Images shown under Free Use, from biblio.com and ucsf.edu.

Sunday, January 03, 2010

Revision: Birth Day

I actually pulled two separate poems together to write this. I wanted to capture a certain tone, flow, and pace.
-
Birth Day

The world's sonorous music calls
and within the insulation of a cocoon
waters swell and mature
tides that began before you or I recall
summoning a small din of calamity
blue coattails flying
breaths in rushes, heaves, spurts
words you'd never said before
contracts and promises and confessions
to any deity who will listen
seeking atonement or absolution
almost a restitution of sorts
broken by a cry taking breath, breathtaking
a slippery warmth like a fish
wriggling a dance you and I learned
so many years ago, a breath
which takes in all at once
love, misery, dream, deception, joy, being
with great devotion, the stuff of philosophers
a lease out of amniotic confinement
into this new world
a world with as many types of mermaids
as there are fish, mermaids who teem
in schools, flocks, fortunes
flitting from one island to another
driving down the street, attending schools
shopping at grocery stores
shedding fine little scales like dandruff
wading constellations across the sky
idling by the river, pole in hand, hook in mouth
lounging on New Year plates
mouths stuffed with Chinese fortune
darts and swords, jellies and mantas
plumes through the water
until we can't tell fish from mermaid
from baby, a magic that intoxicates and charms
teaches us that beauty of metamorphosis.

Saturday, January 02, 2010

Complacency

The greatest danger to the fourth year medical student is complacency. Done with the bulk of our "hard" rotations, and perhaps a little burned out too, we're coasting to the finish. Indeed, most of us view fourth year as the well-deserved break after the grueling first three years of medical school. We choose electives partially based on the hours, and we spend our free time getting to know San Francisco. It's a welcome relief, but it can also lull us into a sense of complacency. Much as I like the freedom and vacation time, I also need to remind myself that I'm still paying tuition and I ought to make use of the flexibility we have in our education. So now that winter break is over, I must do away with laziness and senioritis. After all, by now, I ought to know the etymology of that word makes no sense.

Friday, January 01, 2010

Resolutions

This year harbors big changes. It seems that my life can be partitioned into packages of four years: high school, college, medical school, and now residency. Each transition is intimidating and exciting, but this one may be the biggest yet. Finally, I will be stepping out of the student's shoes into the gray area of trainee, balancing learning with patient care. After being in school for 20 years, I'll actually have a job - and for someone like me who hasn't taken any years off of school, that's a big deal. In six months, I will take upon the rights, responsibilities, and privileges of this profession. I'm sure when the time comes, I'll ruminate on it much more.

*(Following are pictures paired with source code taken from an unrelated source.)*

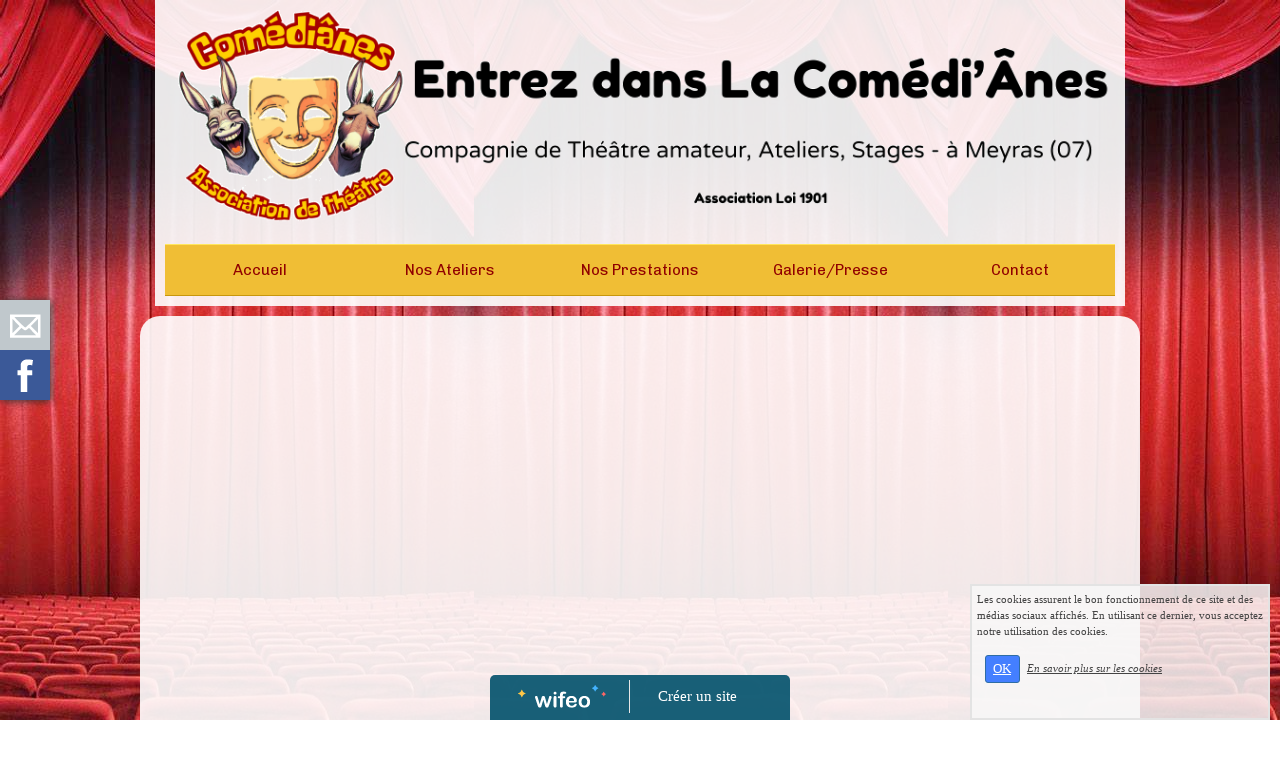

--- FILE ---
content_type: text/html; charset=utf-8
request_url: https://www.google.com/recaptcha/api2/aframe
body_size: 267
content:
<!DOCTYPE HTML><html><head><meta http-equiv="content-type" content="text/html; charset=UTF-8"></head><body><script nonce="faFmeCQ5h89myXXK930W2g">/** Anti-fraud and anti-abuse applications only. See google.com/recaptcha */ try{var clients={'sodar':'https://pagead2.googlesyndication.com/pagead/sodar?'};window.addEventListener("message",function(a){try{if(a.source===window.parent){var b=JSON.parse(a.data);var c=clients[b['id']];if(c){var d=document.createElement('img');d.src=c+b['params']+'&rc='+(localStorage.getItem("rc::a")?sessionStorage.getItem("rc::b"):"");window.document.body.appendChild(d);sessionStorage.setItem("rc::e",parseInt(sessionStorage.getItem("rc::e")||0)+1);localStorage.setItem("rc::h",'1768975172329');}}}catch(b){}});window.parent.postMessage("_grecaptcha_ready", "*");}catch(b){}</script></body></html>

--- FILE ---
content_type: application/javascript
request_url: http://comedianes.wifeo.com/wifeolib.js?v17
body_size: 499
content:
var wifeoApp = function (){var init = function(affmobile){/*foruse*/};return {init : init}}();var affmobile;if((/Android|iPhone|nokia|motorola|ipad|htc|blackberry|ipaq|amoi|benq|alcatel|iPod|Android|opera mini|sony|symbian|panasonic|philips|zte|phone|palm os|palm|hiptop|wpdesktop|avantgo|plucker|xiino|blazer|elaine|iris|3g_t|windows ce|opera mobi|windows ce; smartphone;|windows ce;iemobile/i.test(navigator.userAgent))){var affmobile='affmobile';}$(document).ready( function() {$("body").append("<div class=\"cont_rs_078404\"><a href=\"nous-trouver-nous-contacter.php\"><div class=\"a078404\"><img src=\"http://www.wifeo.com/image_design_v3/pagecontact_78404.png\" border=\"0\"/></div></a><a href=\"https://www.facebook.com/comedianes\" target=\"_blank\"><div class=\"f078404\"><img src=\"http://www.wifeo.com/image_design_v3/facebook_78404.png\" border=\"0\"/></div></a></div>");});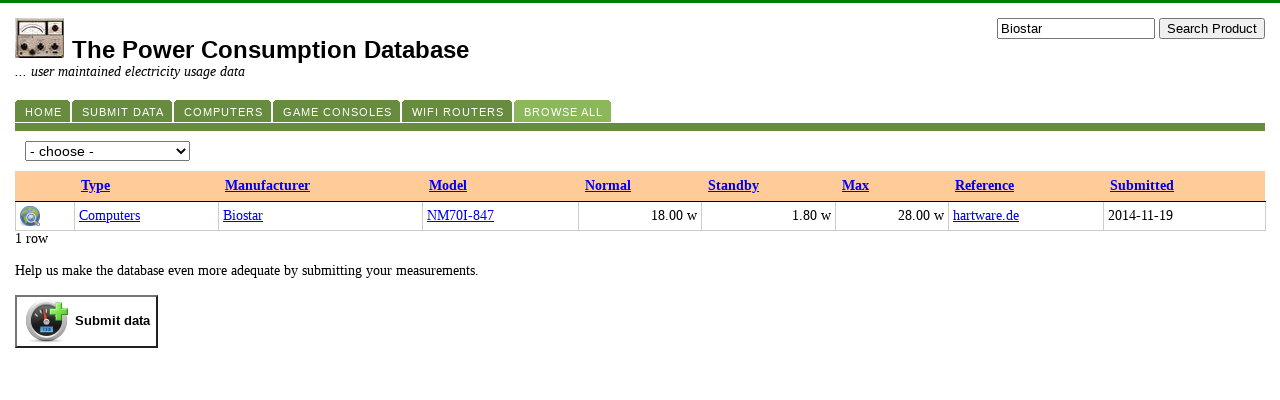

--- FILE ---
content_type: text/html; charset=UTF-8
request_url: http://tpcdb.com/list.php?page=1&sort=value_max&query=Biostar
body_size: 2582
content:
		
	
<!DOCTYPE HTML PUBLIC "-//W3C//DTD HTML 4.01 Transitional//EN" "http://www.w3.org/TR/html4/loose.dtd"> 
<html>
<head>
	<meta http-equiv="Content-Type" content="text/html; charset=utf-8"> 
	<meta name="viewport" content="width=device-width, initial-scale=1">
	<title>Biostar power consumption</title>
	<link REL="SHORTCUT ICON" HREF="images/favicon.ico">
	<link rel="stylesheet" type="text/css" href="ddtabmenufiles/ddcolortabs.css">
	<link rel="stylesheet" type="text/css" href="include/style.css?dummy=1">
	<script type="text/javascript" src="ddtabmenufiles/ddtabmenu.js"></script>
	<script type="text/javascript" src="include/jquery.js"></script>
	<script type="text/javascript" src="include/jquery.alphanumeric.js"></script>
	<script type="text/javascript">
	ddtabmenu.definemenu('ddtabs', 5);	</script>
</head>
<body>
<div id="layout">
	<div style="float: left;">
		<img alt="meter" src="images/small.meter.jpg">&nbsp;
		<h1 style="display:inline;">The Power Consumption Database</h1>
		<br>
		<i>... user maintained electricity usage data</i>
	</div>
	<div style="float: right;">
	

		<form method="get" action="list.php">
			<input type="text" id="query" name="query" class="" value="Biostar" maxlength="100" style="width:150px;">			<input type="submit" value="Search Product">
		</form>
	</div>
	<div style="float: left; margin-top: 20px;" id="ddtabs" class="ddcolortabs">
		<ul>
			<li><a href="."><span>Home</span></a></li>
			<li><a href="submit.php"><span>Submit Data</span></a></li>

			<li><a href="list.php?type=13"><span>Computers</span></a></li>
			<li><a href="list.php?type=12"><span>Game Consoles</span></a></li>
			<li><a href="list.php?type=11"><span>WIFI Routers</span></a></li>
			<li><a href="list.php"><span>Browse All</span></a></li>
		</ul>
	</div>
	<div class="ddcolortabsline">&nbsp;</div>
<div class="pagebarUTH"><select id="productTypes" name="productTypes" style="" ><option  selected value=''> - choose - </option><option   value='36'>Adapter/Charger</option><option   value='26'>ADSL Modems</option><option   value='23'>Blu-ray Players</option><option   value='30'>Cable Modems</option><option   value='13'>Computers</option><option   value='22'>Digital TV Recorders</option><option   value='27'>DVD Players</option><option   value='29'>Fans</option><option   value='12'>Game Consoles</option><option   value='35'>Harddisk</option><option   value='38'>Light bulbs</option><option   value='18'>Media Players</option><option   value='31'>Microcontroller</option><option   value='20'>Monitors</option><option   value='16'>NASs</option><option   value='34'>Other USB products</option><option   value='19'>Printers</option><option   value='41'>Robot vacuum cleaner</option><option   value='21'>Set-Top Boxes</option><option   value='24'>Stereo Amplifiers</option><option   value='25'>Switches</option><option   value='10'>TVs</option><option   value='15'>TVs - CRT</option><option   value='6'>TVs - LCD</option><option   value='8'>TVs - LED</option><option   value='7'>TVs - Plasma</option><option   value='9'>TVs - RPTV</option><option   value='28'>Uncategorized</option><option   value='37'>Unknown</option><option   value='33'>UPS</option><option   value='32'>USB flash drives</option><option   value='17'>WHSs</option><option   value='11'>WIFI Routers</option><option   value='39'>Wireless plug</option><option   value='40'>Wireless speaker</option></select></div><table width="100%"><thead><tr><th></th><th><a href="list.php?page=1&sort=producttype&query=Biostar">Type</a></th><th><a href="list.php?page=1&sort=manufacturer&query=Biostar">Manufacturer</a></th><th><a href="list.php?page=1&sort=model&query=Biostar">Model</a></th><th><a href="list.php?page=1&sort=value_avg&query=Biostar">Normal</a></th><th><a href="list.php?page=1&sort=value_standby&query=Biostar">Standby</a></th><th><a href="list.php?page=1&order=1&sort=value_max&query=Biostar">Max</a></th><th><a href="list.php?page=1&order=1&sort=url&query=Biostar">Reference</a></th><th><a href="list.php?page=1&order=1&sort=stamp&query=Biostar">Submitted</a></th></tr></thead><tr><td class="list"><img title="Measured by extern site" src="images/internet.png"><td class="list"><a href="list.php?type=13">Computers</a></td><td class="list"><a href="list.php?type=&query=Biostar">Biostar</a></td><td class="list"><a href="product.php?id=2197">NM70I-847</a></td><td class="list" align="right">18.00 w</td><td class="list" align="right">1.80 w</td><td class="list" align="right">28.00 w</td><td class="list"><a target="_new" href="http://www.hartware.de/review_1587_6.html">hartware.de</a></td><td class="list">2014-11-19</td></tr></table>1 row
<br>
<br>

Help us make the database even more adequate by submitting your measurements. 

<br>
<br>

<form action="submit.php" method="get">
	<input type="hidden" name="source" value="2">
	<button style="background-color: #ffffff;">
	<img style="vertical-align:middle;" border="0" src="images/addsubmission.png">
	<b>Submit data</b>
	</button>
</form>

<script type="text/javascript">
    $(document).ready(function(){
		$("#productTypes").change(function(){
			var id = $("#productTypes").val();
			self.location = "list.php?type=" + id;
		});
	});	   
</script>

	<div style="visibility:hidden;">
		<div id="eXTReMe"><a href="http://extremetracking.com/open?login=hareskob">
		<img src="http://t1.extreme-dm.com/i.gif" style="border: 0;"
		height="38" width="41" id="EXim" alt="eXTReMe Tracker" /></a>
		<script type="text/javascript"><!--
		var EXlogin='hareskob' // Login
		var EXvsrv='s10' // VServer
		EXs=screen;EXw=EXs.width;navigator.appName!="Netscape"?
		EXb=EXs.colorDepth:EXb=EXs.pixelDepth;EXsrc="src";
		navigator.javaEnabled()==1?EXjv="y":EXjv="n";
		EXd=document;EXw?"":EXw="na";EXb?"":EXb="na";
		EXd.write("<img "+EXsrc+"=http://e1.extreme-dm.com",
		"/"+EXvsrv+".g?login="+EXlogin+"&amp;",
		"jv="+EXjv+"&amp;j=y&amp;srw="+EXw+"&amp;srb="+EXb+"&amp;",
		"l="+escape(EXd.referrer)+" height=1 width=1>");//-->
		</script><noscript><div id="neXTReMe"><img height="1" width="1" alt=""
		src="http://e1.extreme-dm.com/s10.g?login=hareskob&amp;j=n&amp;jv=n" />
		</div></noscript></div>
	</div>

<!-- Google tag (gtag.js) -->
<script async src="https://www.googletagmanager.com/gtag/js?id=G-3584FQLELT"></script>
<script>
  window.dataLayer = window.dataLayer || [];
  function gtag(){dataLayer.push(arguments);}
  gtag('js', new Date());

  gtag('config', 'G-3584FQLELT');
</script>


	</div>
	</body>
</html>


  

But for now - resolutions! Though it's quite general and perhaps generic, I think this coming year, I want to achieve balance. On the one hand, the people I'm caring for must come first; patient care is always the priority. These four years of residency will build the foundation upon which the rest of my career rests; I must take advantage of every opportunity to learn. On the other hand, the long hours and emotional trials of internship are taxing. I have to maintain my own health, cultivate my personal interests, and pursue growth. I must take care of myself along with taking care of others. In residency, the work-life balance must tip towards work, but I don't want my job to consume me. I hope that I will be able to find a balance between myself and others, work and play, growth and service in the coming year.